> _Фрагмент страницы_:
┄┄┄┄┄┄┄┄┄┄

Часто задерживают сразу несколько человек: например, парня и девушку, которые живут вместе. Но одна из самых страшных историй, которые я видела — когда задержали целую семью. Я сидела в камере с дочерью известного беларуского педагога Евгения Ливянта. Его вместе с супругой задержали в конце прошлого года. К ним на суды приехали дочь Анна и ее муж. Задержали и их. Всем назначили сутки, затем родителям накинули еще суток. Было понятно, что все идет к уголовному делу: силовики заявили, что в 2020 году Ливянт «участвовал в перекрытии дорог» и «предпринял попытку захвата государственной власти», участвуя в Координационном совете.
В день, когда Аня Ливянт должна была выйти после суток, за ней пришли и перевели ее в ИВС — уголовное дело о перекрытии дорог из-за фото семьи с протестов. За день до моего выхода к нам поселили девушку, которая рассказала, что Аня уже ждет отправки в СИЗО — в свои 23 года.

┄┄┄┄┄┄┄┄┄┄

> _Записи_:
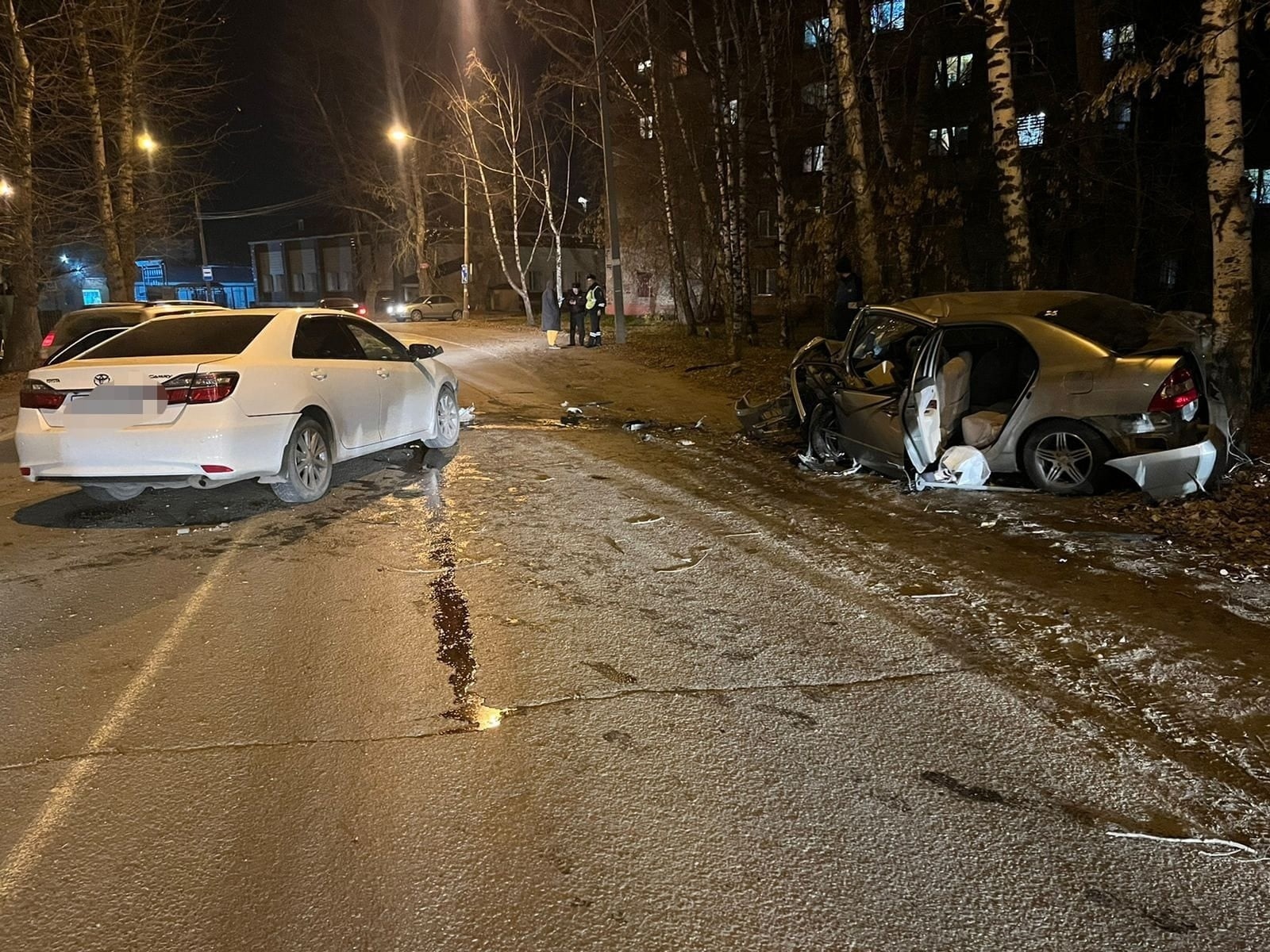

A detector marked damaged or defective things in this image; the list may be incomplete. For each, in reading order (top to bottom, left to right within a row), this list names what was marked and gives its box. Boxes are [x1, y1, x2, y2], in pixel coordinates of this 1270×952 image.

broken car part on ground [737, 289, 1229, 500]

┄┄┄┄┄┄┄┄┄┄

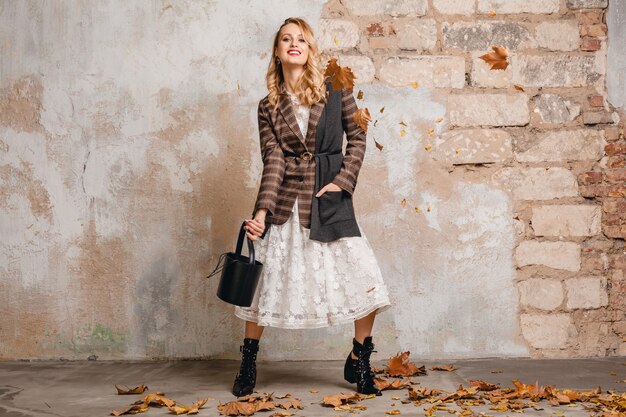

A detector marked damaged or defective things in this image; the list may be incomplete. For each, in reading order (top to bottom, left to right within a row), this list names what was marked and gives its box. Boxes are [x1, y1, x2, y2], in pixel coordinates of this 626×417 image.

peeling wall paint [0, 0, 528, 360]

┄┄┄┄┄┄┄┄┄┄

> _Задачи для решения_:
1: Перескажите фрагмент страницы в двух предложениях.
2: Замените во фрагменте страницы «педагога» на «учителя» и приведите текст от «Часто задерживают сразу» до «в Координационном совете.» включительно.
3: Сколько лет Ане Ливянт, согласно фрагменту страницы?

> _Ответы на задания_:
1: В конце прошлого года задержали известного беларуского педагога Евгения Ливянта с супругой, а затем и их дочь Анну с мужем, приехавших к ним на суды. Всем назначили сутки, силовики обвинили Ливянта в перекрытии дорог и попытке захвата власти, а Анну в день выхода перевели в ИВС по уголовному делу о перекрытии дорог из-за семейного фото с протестов, и она уже ждет отправки в СИЗО.

2:
Часто задерживают сразу несколько человек: например, парня и девушку, которые живут вместе. Но одна из самых страшных историй, которые я видела — когда задержали целую семью. Я сидела в камере с дочерью известного беларуского учителя Евгения Ливянта. Его вместе с супругой задержали в конце прошлого года. К ним на суды приехали дочь Анна и ее муж. Задержали и их. Всем назначили сутки, затем родителям накинули еще суток. Было понятно, что все идет к уголовному делу: силовики заявили, что в 2020 году Ливянт «участвовал в перекрытии дорог» и «предпринял попытку захвата государственной власти», участвуя в Координационном совете.

3: 23 года.